The strength of this policy is robustness: it requires no distributional assumption, only that past errors are representative of future ones. Its weakness is that the historical RMSE can become stale if demand behavior changes structurally (for example, after a product launch or discontinuation).
Empirical Bootstrap
B = μ_W + k · σ_W
The knob is k (grid 0.1, 0.5, 1.0, 1.5, 2.0, 2.5, 3.0, 3.5, 4.0, 4.5, 5.0; k = 0 is discarded). Here σ_W is computed directly from the scenario bundle — not from the raw historical data — making it consistent with the empirical distribution of simulated demand, including its asymmetries and extreme values.

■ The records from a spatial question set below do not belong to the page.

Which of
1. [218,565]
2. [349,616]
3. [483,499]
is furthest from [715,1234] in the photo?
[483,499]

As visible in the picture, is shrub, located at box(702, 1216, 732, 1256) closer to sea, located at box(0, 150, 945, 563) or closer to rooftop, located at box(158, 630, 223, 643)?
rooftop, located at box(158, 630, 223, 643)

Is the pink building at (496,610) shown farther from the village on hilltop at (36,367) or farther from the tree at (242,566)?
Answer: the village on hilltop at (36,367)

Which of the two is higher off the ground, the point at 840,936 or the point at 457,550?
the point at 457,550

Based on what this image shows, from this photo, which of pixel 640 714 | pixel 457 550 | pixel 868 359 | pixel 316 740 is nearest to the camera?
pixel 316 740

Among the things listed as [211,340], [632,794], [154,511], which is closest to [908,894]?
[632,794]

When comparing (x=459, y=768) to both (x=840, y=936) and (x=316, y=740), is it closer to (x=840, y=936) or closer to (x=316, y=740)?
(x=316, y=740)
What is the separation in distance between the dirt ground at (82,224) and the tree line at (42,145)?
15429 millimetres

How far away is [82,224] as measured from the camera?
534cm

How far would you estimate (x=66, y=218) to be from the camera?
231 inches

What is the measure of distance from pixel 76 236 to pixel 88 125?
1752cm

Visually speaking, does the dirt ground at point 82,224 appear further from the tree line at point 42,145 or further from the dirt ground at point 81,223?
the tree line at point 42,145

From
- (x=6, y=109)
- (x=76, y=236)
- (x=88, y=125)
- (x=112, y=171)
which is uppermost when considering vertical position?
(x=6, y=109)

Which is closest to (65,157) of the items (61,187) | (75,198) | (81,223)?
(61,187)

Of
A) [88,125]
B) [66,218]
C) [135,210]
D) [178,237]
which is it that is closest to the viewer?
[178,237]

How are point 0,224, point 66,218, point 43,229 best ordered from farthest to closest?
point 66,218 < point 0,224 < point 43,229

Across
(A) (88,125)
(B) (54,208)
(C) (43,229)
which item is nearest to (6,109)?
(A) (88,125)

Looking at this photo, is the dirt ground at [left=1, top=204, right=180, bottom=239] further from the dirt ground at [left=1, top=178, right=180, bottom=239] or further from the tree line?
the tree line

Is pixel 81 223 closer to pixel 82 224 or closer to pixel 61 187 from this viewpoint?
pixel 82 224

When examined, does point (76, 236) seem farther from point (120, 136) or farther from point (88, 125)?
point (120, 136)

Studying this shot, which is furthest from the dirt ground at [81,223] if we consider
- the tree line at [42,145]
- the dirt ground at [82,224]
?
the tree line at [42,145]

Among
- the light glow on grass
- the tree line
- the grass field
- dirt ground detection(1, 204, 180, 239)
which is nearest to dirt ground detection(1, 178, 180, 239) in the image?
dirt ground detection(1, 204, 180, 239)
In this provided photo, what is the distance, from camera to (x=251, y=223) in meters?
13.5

With broad history (mature product), this is the most precise policy because it incorporates all available information about real demand behavior. It captures heavy tails and seasonal patterns that parametric formulas only approximate. With little history, the empirical σ_W can be noisy, which is why parametric policies are more relevant when history is scarce or moderate.
How the winning policy is chosen
For each knob value (or with no knob, in the Analytic Newsvendor case), the system simulates policy performance over the Monte Carlo scenarios and computes expected total cost = holding + shortage. The policy and knob value producing the lowest expected total cost win:
(policy*, k*) = argmin_{(p, k)} E[holding(p,k) + shortage(p,k)]
The result visible to the planner is the winning policy, the chosen k value, the recommended order Q, and the breakdown of expected costs. The other four policies and their costs are available in the SKU detail so the planner can understand why the winner won.
All five policies see exactly the same scenarios. A planner reviewing results will find that the summary table and the SKU detail produce the same numbers: the fixed seed ensures that any subsequent calculation over the same scenario set is reproducible.